Try it: Reproduce, exactly and in full, the lines from the one with "Макеевская общеобразовательная школа" through the one with "纪23 中国工会第七次全国代表大会" in the data below; drop pictures.

Supplied records:
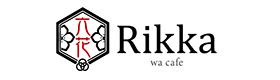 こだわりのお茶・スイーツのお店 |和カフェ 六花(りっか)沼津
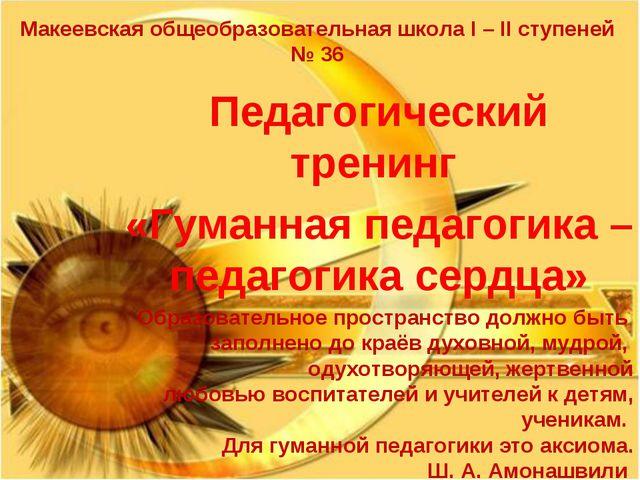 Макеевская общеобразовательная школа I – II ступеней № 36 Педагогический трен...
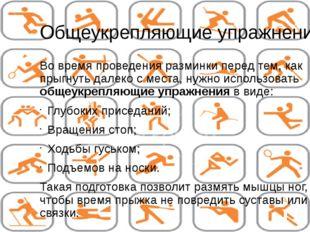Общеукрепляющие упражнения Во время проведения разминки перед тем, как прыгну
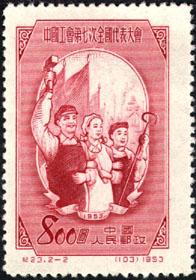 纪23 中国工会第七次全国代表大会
* * *
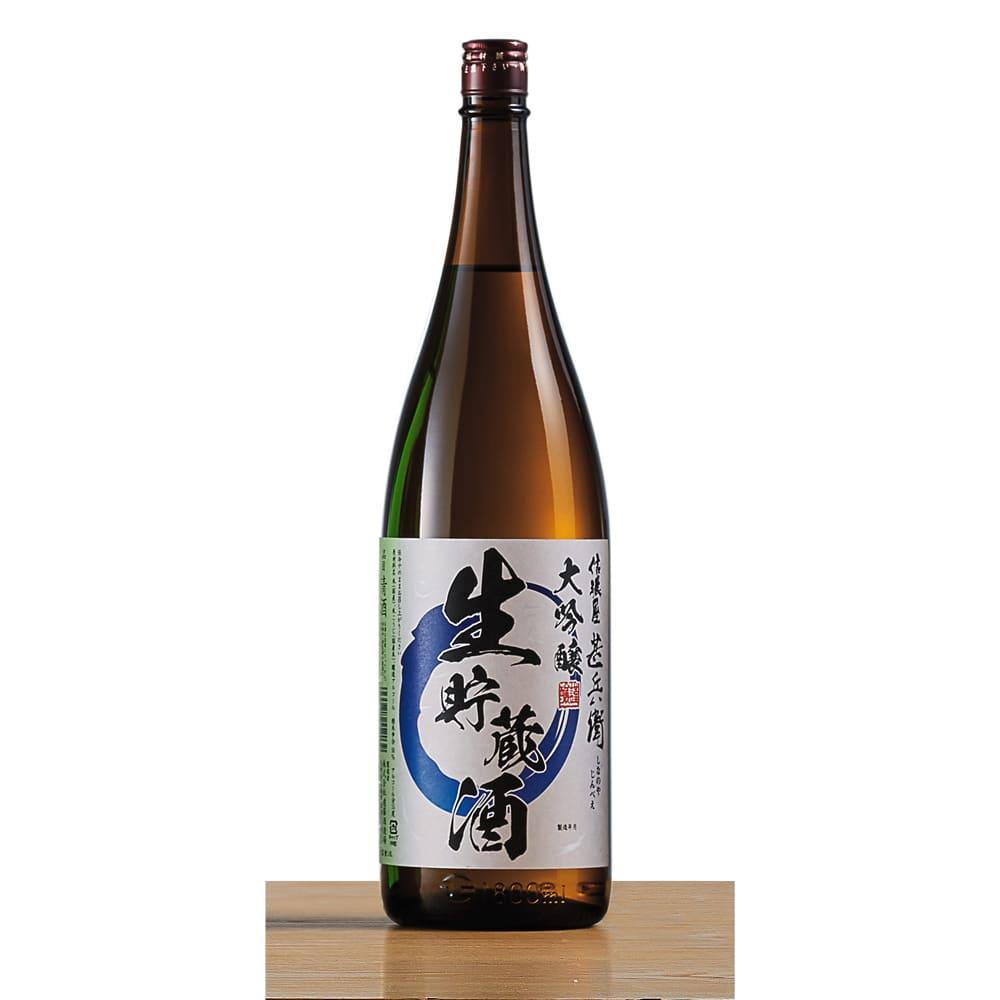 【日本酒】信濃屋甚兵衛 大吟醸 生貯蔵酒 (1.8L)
---
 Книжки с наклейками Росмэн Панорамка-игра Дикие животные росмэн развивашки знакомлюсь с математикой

Reply:
 Макеевская общеобразовательная школа I – II ступеней № 36 Педагогический трен...
Общеукрепляющие упражнения Во время проведения разминки перед тем, как прыгну
 纪23 中国工会第七次全国代表大会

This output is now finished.